Xenopus laevis Putative ferric-chelate reductase 1 (frrs1) is a protein involved in iron metabolism that shares homology with the human FRRS1L protein. While frrs1 functions primarily in iron reduction and transport, its homolog FRRS1L has evolved specialized functions in humans, particularly in relation to AMPA receptor biogenesis in the brain. Loss-of-function mutations in human FRRS1L are associated with severe neurological conditions including choreoathetosis, cognitive deficits, and epileptic encephalopathies . The evolutionary relationship between these proteins highlights the divergence of function across species while maintaining structural similarities.
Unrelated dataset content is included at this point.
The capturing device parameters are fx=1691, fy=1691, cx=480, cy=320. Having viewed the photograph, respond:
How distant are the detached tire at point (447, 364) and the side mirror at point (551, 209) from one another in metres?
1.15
How does the amino acid sequence of Xenopus laevis frrs1 compare to related proteins like cybrd1?

While frrs1 and cybrd1 (Cytochrome b reductase 1) are both involved in iron metabolism, they have distinct amino acid sequences that reflect their specific functions. For comparison, the full-length Xenopus laevis cybrd1 protein consists of 283 amino acids with the sequence: MEGYKSFLAFLVSSLLLGFLGVIFTLVWVLHWREGLGWDGGAAEFNWHPVLVTSGFIFIQGIAIIVYRLPWTWKCSKLLMKFIHAGLHLTALIFTIVALVAVFDFHNAKNIPNMYSLHSWIGLTV VILYALQLVLGVSIYLLPFASNTLRAALMPVHVYSGLFIFGTVIATALMGITEKLIFSLKEPPYSKLPPEAIFVNTFGLLILVFGGLVVWMVTTPAWKRPREQGMEILSPTVSSP DETEEGSTITDCSNTEKSDVELNSEAARKRILKLDEAGQRSTM . Structural analysis indicates that both proteins contain transmembrane domains required for their localization and function at cellular membranes.
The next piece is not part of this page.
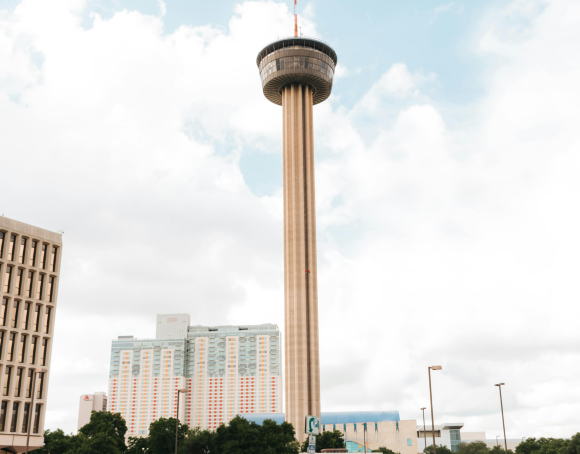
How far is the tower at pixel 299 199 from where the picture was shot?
15238 cm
What developmental expression pattern does frrs1 exhibit in Xenopus laevis embryos?

Based on expression patterns of related proteins in Xenopus laevis, frrs1 likely follows a developmentally regulated expression profile. For context, other functionally important Xenopus proteins such as FBRSL1 show maternal expression detected in the animal pole at early stages, followed by broad expression during gastrulation (with the exception of the blastoporus), and more localized expression in the anterior neural plate during neurulation . By understanding the temporal and spatial expression pattern of frrs1, researchers can gain insights into its potential developmental roles.

What are the optimal conditions for expressing and purifying recombinant Xenopus laevis frrs1 protein in E. coli systems?
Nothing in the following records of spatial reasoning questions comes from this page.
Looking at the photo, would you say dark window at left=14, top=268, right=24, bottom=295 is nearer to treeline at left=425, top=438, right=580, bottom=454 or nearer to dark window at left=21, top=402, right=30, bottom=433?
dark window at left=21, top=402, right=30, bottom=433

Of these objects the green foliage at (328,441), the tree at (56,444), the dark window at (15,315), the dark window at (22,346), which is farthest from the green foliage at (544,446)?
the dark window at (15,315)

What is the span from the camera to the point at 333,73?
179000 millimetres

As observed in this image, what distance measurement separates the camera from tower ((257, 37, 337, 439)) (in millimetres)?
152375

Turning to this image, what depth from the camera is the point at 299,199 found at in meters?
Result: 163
For optimal expression of recombinant Xenopus laevis frrs1 in E. coli, researchers should consider using a system similar to that employed for related proteins. Based on protocols for similar proteins, expression in E. coli with an N-terminal His tag provides good yields of functional protein . The optimal procedure includes:

• Cloning the full-length coding sequence into an expression vector with an N-terminal His tag

• Transforming into an E. coli strain optimized for protein expression (BL21(DE3) or similar)

• Inducing expression at OD600 0.6-0.8 with 0.5-1mM IPTG

• Growing cultures at 16-18°C overnight to minimize inclusion body formation

• Purifying using Ni-NTA affinity chromatography under native conditions

For storage, the purified protein should be buffer-exchanged into Tris/PBS-based buffer with 6% trehalose at pH 8.0, aliquoted and stored at -20°C/-80°C to prevent repeated freeze-thaw cycles that could compromise protein activity .

How can researchers validate the functional activity of recombinant frrs1 protein after purification?

To validate functional activity of recombinant frrs1 protein, researchers should implement a multi-step validation approach:

• Structural integrity assessment: Perform SDS-PAGE analysis to confirm >90% purity and correct molecular weight

• Iron reduction assay: Measure ferric iron (Fe³⁺) to ferrous iron (Fe²⁺) conversion using ferrozine-based colorimetric assays

• Binding assays: Analyze interaction with potential physiological partners using co-immunoprecipitation or surface plasmon resonance

• Enzymatic kinetics: Determine Km and Vmax values for iron reduction under varying substrate concentrations and pH conditions

For accurate results, researchers should conduct these assays with appropriate positive controls (such as commercial ferric reductases) and negative controls (heat-inactivated protein).

What morpholino design strategies are most effective for studying frrs1 function in Xenopus embryos?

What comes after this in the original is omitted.